On 10 and 11 May 2010, Design Wales and the SEE project partners met for the third SEE workshop in Florence hosted by Consorzio Casa Toscana. The theme for this workshop was Evaluating Design and Innovation Policies. SEE is network of eleven European design organisations co-financed by INTERREG IVC / ERDF.

‘If you cannot measure it, you cannot improve it.’
Lord Kelvin, Worldwide Governance Indicators brochure

We had a very intense two days discussing a topic that many design practitioners and even policy-makers do not reflect upon enough. At a time when design is gaining recognition at policy levels across Europe the question of evaluation has become vitally important.

Despite the volcanic ash, all eleven SEE partners attended the event and most were accompanied by a regional government representative although unfortunately two of the speakers’ flights were grounded. Nevertheless, the discussions addressed crucial questions such as:

‘what are the challenges in evaluating policies on design and innovation?’,
‘what information do governments require to inform policy-making?’ and
‘what lessons can be learned from our experiences as design practitioners and government representatives?’

All presentations available on the SEE project website.

On the second day, the SEE partners and government representatives participated in an interactive session to discuss the ideas from the previous day and propose tools to assess and evaluate the impact of design and innovation policies. This part of the workshop was facilitated by FUTOUR using their novel Digital Mosaic tool.

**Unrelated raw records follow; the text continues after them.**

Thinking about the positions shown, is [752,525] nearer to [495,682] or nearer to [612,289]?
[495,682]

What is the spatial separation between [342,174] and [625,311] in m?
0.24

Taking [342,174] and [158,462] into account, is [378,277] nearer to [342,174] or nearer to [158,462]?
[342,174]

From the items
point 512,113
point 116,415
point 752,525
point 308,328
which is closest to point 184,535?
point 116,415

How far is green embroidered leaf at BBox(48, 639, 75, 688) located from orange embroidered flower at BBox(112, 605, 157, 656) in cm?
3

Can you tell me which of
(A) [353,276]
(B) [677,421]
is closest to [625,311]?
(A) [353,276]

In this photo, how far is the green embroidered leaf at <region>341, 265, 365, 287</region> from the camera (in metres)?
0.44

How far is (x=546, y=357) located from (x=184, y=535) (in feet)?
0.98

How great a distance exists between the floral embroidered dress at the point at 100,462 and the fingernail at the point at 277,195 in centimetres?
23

Participants were invited to discuss a number of key issues relating to the workshop objectives in small groups. Each group was provided with a keyboard that allowed emerging ideas to be instantaneously visible on a large screen. The issues discussed centred on how to evaluate the impact of design-based programmes and the rationale for government support in this domain. For each issue that was discussed there was a summing up so that the groups could identify the emerging patterns, key words, insights and piggy-back off each other’s suggestions.

In the afternoon, the groups participated in a scenario building exercise designed to get everyone to reflect on how to improve current practices in evaluation. The groups had to complete six tasks: identifying a research questions, choosing a methodology, investigating indicators, collecting data, presenting arguments and disseminating results.

The findings from this workshop will be presented in the third SEE Policy Booklet due in September 2010.